そもそも、核を臨界突破させてエネルギーを放出させる”だけ”なら非常に簡単で、それを実現させる”だけ”なら、核物理学を専攻している大学生修士レベルの卒業論文レベル・・・だそうです。
簡単言っても、核物理専攻の修士ったら・・・普通の人ではどだい無理な話ではありますが・・・(^^;
しかし・・・これを戦略核にするには、別の技術力が必要になってきます。
戦略核にするには、この核の爆発制御をしなくてはなりません。
通常のダイナマイト型の爆弾では、単純に着火して全てが一気に爆発するだけとなります。

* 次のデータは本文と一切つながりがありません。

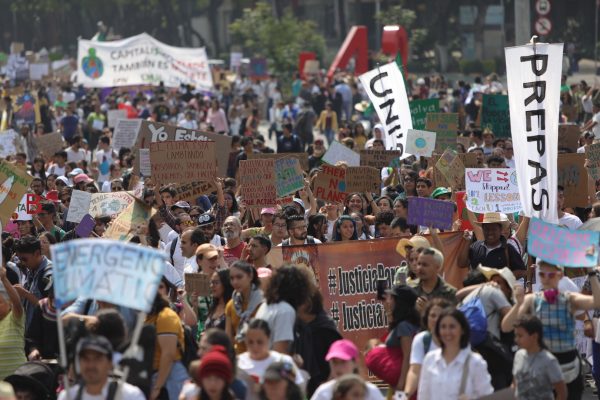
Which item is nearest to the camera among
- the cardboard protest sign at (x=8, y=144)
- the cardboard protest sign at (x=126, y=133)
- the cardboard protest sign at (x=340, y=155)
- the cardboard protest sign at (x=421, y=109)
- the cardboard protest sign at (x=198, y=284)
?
the cardboard protest sign at (x=198, y=284)

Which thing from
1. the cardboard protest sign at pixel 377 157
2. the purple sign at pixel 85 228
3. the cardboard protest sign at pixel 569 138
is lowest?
the cardboard protest sign at pixel 569 138

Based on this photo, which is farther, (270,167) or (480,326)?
(270,167)

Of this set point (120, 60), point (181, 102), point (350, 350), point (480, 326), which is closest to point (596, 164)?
point (480, 326)

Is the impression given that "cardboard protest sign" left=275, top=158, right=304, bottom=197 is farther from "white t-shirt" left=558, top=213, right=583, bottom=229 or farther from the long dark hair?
the long dark hair

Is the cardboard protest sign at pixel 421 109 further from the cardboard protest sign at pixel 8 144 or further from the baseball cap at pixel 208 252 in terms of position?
the baseball cap at pixel 208 252

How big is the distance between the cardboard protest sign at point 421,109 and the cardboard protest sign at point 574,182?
6.07 m

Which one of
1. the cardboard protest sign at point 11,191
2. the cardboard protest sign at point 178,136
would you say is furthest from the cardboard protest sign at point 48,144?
the cardboard protest sign at point 11,191

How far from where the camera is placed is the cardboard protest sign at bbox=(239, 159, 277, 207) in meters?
13.7

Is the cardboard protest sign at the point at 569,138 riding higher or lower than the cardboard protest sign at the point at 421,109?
lower

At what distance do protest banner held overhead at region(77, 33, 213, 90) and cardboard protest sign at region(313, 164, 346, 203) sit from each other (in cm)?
2016

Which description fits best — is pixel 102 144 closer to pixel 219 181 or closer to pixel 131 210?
pixel 219 181

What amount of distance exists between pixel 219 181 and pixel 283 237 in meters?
3.14

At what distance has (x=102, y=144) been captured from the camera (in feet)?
70.2

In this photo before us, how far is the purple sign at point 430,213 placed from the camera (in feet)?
35.6
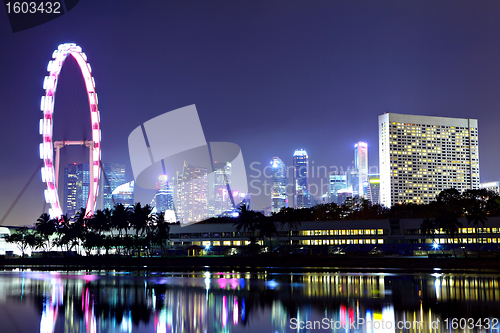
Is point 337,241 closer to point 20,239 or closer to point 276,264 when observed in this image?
point 276,264

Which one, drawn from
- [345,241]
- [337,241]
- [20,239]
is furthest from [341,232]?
[20,239]

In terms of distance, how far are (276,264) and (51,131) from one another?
45902 mm

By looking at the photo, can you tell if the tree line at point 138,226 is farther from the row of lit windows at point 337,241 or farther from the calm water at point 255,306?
the calm water at point 255,306

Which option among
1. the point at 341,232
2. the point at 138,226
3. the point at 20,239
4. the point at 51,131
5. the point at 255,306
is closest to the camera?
the point at 255,306

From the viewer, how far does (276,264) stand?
91.3m

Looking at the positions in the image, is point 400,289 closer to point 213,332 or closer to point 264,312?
point 264,312

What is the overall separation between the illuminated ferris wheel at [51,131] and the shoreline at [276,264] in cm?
1166

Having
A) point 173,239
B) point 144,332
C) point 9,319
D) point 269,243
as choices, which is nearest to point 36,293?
point 9,319

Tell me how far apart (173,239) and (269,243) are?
2744 centimetres

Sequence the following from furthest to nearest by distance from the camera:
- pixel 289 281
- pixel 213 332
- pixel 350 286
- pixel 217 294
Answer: pixel 289 281
pixel 350 286
pixel 217 294
pixel 213 332

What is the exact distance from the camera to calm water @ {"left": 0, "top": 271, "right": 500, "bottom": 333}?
106 feet

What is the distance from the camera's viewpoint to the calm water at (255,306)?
3241 centimetres

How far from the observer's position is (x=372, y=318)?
112 ft

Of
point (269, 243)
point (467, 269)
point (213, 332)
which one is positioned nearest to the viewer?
point (213, 332)
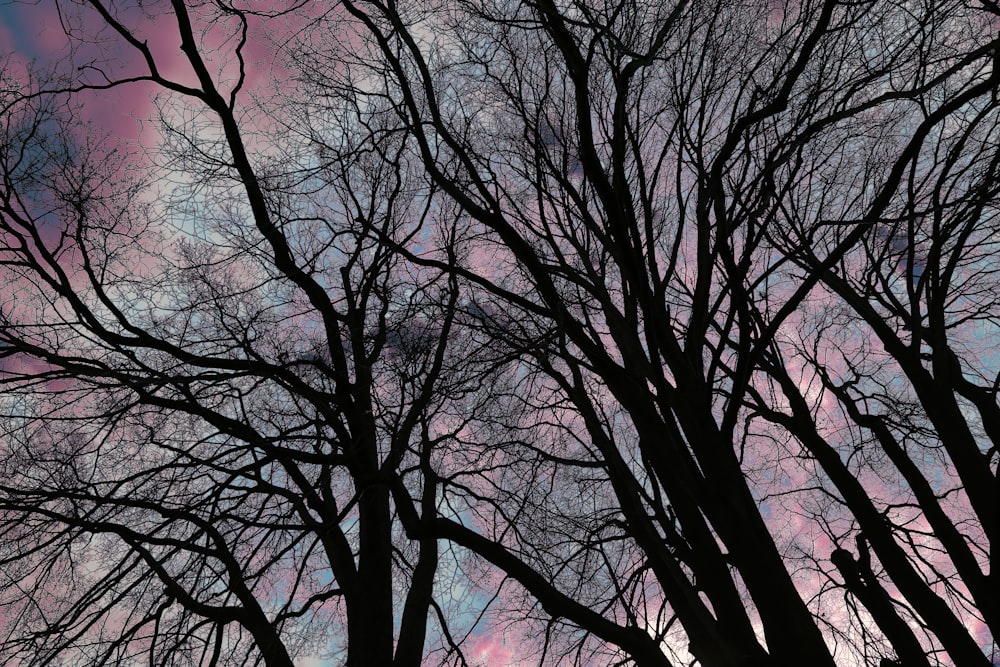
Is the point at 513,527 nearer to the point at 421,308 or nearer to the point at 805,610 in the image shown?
the point at 421,308

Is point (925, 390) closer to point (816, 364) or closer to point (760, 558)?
point (816, 364)

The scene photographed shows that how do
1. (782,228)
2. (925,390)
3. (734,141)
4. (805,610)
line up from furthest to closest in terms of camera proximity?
1. (782,228)
2. (925,390)
3. (734,141)
4. (805,610)

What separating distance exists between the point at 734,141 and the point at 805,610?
2451 millimetres

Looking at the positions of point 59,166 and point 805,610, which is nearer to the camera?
point 805,610

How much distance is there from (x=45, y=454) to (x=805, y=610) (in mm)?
5630

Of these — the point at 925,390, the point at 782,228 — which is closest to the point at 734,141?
the point at 925,390

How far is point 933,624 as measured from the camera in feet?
10.4

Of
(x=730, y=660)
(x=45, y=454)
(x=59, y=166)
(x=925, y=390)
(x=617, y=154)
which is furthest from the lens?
(x=59, y=166)

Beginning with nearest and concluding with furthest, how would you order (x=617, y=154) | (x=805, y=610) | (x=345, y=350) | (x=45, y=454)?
(x=805, y=610)
(x=617, y=154)
(x=45, y=454)
(x=345, y=350)

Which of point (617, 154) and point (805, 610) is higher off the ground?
point (617, 154)

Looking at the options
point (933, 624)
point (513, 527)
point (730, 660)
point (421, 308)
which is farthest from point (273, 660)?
point (933, 624)

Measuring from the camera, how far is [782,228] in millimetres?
5824

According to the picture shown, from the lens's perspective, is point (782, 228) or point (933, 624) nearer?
point (933, 624)

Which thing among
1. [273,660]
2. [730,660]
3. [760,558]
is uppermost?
[273,660]
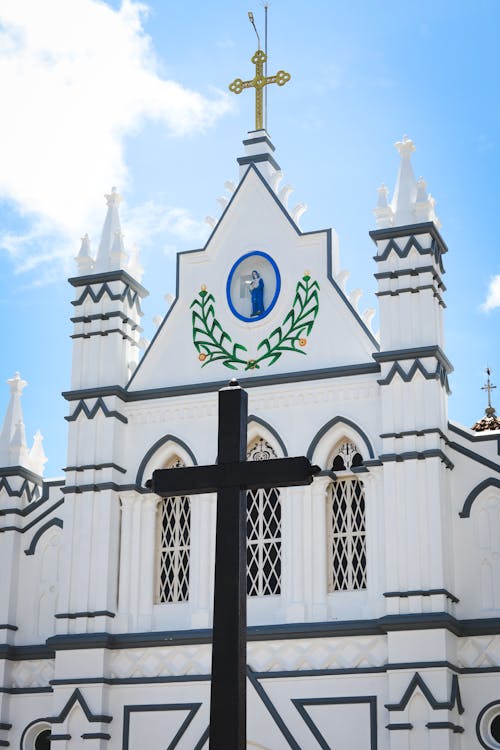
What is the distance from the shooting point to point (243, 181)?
2303 centimetres

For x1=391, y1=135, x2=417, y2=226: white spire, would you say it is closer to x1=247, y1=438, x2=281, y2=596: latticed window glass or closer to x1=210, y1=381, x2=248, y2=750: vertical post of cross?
x1=247, y1=438, x2=281, y2=596: latticed window glass

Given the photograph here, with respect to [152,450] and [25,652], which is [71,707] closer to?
Answer: [25,652]

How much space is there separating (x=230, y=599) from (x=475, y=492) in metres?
11.2

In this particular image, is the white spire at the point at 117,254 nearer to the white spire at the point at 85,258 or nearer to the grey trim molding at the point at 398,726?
the white spire at the point at 85,258

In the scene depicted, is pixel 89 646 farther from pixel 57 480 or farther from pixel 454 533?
pixel 454 533

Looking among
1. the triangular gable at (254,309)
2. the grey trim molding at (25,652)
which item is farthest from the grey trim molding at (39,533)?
the triangular gable at (254,309)

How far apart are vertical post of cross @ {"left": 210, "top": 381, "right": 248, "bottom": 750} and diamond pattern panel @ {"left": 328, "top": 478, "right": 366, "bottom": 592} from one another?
34.3 ft

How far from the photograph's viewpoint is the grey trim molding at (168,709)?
65.5ft

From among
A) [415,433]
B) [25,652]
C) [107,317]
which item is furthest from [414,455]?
[25,652]

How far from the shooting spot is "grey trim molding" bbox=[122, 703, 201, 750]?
1997 cm

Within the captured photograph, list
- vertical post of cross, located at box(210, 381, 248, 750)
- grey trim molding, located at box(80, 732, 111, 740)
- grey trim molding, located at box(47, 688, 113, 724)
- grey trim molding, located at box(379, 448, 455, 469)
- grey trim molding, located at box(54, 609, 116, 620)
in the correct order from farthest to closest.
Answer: grey trim molding, located at box(54, 609, 116, 620)
grey trim molding, located at box(47, 688, 113, 724)
grey trim molding, located at box(80, 732, 111, 740)
grey trim molding, located at box(379, 448, 455, 469)
vertical post of cross, located at box(210, 381, 248, 750)

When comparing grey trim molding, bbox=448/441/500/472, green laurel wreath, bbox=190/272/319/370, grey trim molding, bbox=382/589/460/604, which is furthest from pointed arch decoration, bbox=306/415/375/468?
grey trim molding, bbox=382/589/460/604

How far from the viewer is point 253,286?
22.1 meters

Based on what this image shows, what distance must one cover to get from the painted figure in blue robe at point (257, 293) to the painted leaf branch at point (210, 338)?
691 mm
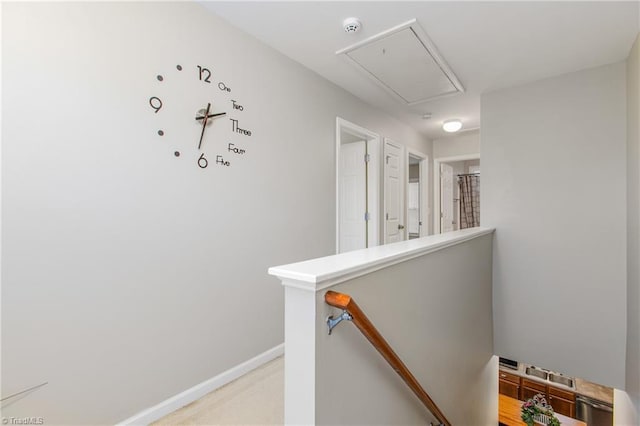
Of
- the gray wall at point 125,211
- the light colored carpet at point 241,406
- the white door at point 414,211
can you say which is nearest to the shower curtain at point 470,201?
the white door at point 414,211

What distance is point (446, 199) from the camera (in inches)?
217

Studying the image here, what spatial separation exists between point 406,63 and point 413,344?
2235mm

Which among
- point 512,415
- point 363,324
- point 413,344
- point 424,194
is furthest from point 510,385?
point 363,324

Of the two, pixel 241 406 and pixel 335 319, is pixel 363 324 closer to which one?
pixel 335 319

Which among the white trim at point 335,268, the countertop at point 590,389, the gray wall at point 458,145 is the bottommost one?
the countertop at point 590,389

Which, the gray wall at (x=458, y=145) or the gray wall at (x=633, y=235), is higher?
the gray wall at (x=458, y=145)

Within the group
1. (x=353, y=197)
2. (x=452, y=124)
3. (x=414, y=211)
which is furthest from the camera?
(x=414, y=211)

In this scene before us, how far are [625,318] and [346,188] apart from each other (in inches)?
119

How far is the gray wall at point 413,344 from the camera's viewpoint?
1099 mm

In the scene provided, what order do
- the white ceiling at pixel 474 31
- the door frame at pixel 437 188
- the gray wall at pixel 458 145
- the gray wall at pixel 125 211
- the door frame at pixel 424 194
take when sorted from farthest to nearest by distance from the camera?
the door frame at pixel 437 188 → the door frame at pixel 424 194 → the gray wall at pixel 458 145 → the white ceiling at pixel 474 31 → the gray wall at pixel 125 211

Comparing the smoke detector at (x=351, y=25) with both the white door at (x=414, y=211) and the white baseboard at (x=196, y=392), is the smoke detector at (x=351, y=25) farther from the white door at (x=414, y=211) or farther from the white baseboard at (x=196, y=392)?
the white door at (x=414, y=211)

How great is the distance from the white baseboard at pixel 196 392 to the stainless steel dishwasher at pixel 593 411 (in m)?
4.95

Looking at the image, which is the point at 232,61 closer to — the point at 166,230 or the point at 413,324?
the point at 166,230

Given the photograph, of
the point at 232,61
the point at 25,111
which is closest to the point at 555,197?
the point at 232,61
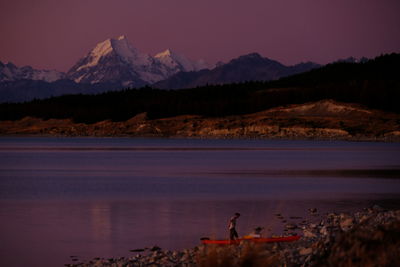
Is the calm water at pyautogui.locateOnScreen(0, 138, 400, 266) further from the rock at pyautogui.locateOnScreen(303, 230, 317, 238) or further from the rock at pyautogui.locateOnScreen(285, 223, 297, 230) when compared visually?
the rock at pyautogui.locateOnScreen(303, 230, 317, 238)

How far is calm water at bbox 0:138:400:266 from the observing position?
1200 inches

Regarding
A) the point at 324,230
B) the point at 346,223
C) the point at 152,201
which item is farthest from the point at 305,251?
the point at 152,201

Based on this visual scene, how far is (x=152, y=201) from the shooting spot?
4834cm

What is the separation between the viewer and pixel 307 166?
3501 inches

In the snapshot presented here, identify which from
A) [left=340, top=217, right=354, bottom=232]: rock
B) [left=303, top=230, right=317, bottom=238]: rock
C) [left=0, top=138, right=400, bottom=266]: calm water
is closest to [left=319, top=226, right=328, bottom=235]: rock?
[left=303, top=230, right=317, bottom=238]: rock

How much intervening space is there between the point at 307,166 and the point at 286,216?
51344mm

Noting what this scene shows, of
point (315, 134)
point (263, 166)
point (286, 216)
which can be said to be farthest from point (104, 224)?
point (315, 134)

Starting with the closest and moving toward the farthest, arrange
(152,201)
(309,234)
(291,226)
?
1. (309,234)
2. (291,226)
3. (152,201)

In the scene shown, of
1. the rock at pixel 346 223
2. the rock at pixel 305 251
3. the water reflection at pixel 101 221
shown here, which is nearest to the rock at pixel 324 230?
the rock at pixel 346 223

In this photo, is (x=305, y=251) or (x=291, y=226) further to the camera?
(x=291, y=226)

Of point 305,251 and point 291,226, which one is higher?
point 305,251

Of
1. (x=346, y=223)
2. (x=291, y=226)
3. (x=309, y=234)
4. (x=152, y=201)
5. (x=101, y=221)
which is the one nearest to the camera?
(x=309, y=234)

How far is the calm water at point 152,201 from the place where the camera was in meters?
30.5

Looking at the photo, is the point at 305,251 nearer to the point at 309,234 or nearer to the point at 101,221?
the point at 309,234
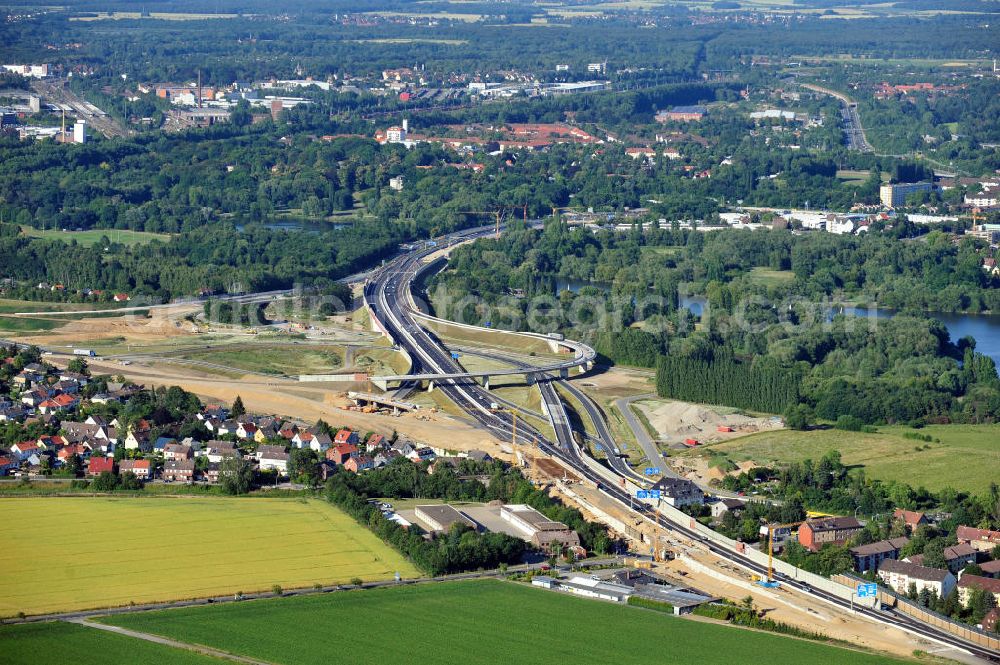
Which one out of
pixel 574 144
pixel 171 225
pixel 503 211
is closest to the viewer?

プルトニウム型戦略核の場合、このような爆発ではなく、臨界核分裂状態にして大きなエネルギーを放出させるために、核物質を瞬時にそして強力に圧縮をかけることで臨界を超えた超臨界状態を作り、突発的な核分裂により巨大なエネルギーを放出する方式が取られることが一般的です。
これを「爆縮」と言います。
爆縮を本格的にやろうとすると臨界計算を1/100秒それ以下の単位で、かつ猛烈な高精度の爆発計算をしなくては、破壊力は生まれません。
これをうまく制御できないと、落とした爆弾が内部でぷっすん、爆縮のために詰め込んだ火薬程度の爆発で、周囲に放射能を撒き散らすだけ・・・で終わってしまって、結果として破壊力が生まれません。
某国が作ったとされるものは、これが不完全だったために、予想以上の力が出なかったのではないかと言われています。
で、日本にこれが出来る人がいるかというと・・・
そもそも日本では核で爆縮させる使い方なんてしませんので(戦略核作る時だけだから、爆縮のための物理計算なんて使うの・・・)学校では教えてくれないわけです。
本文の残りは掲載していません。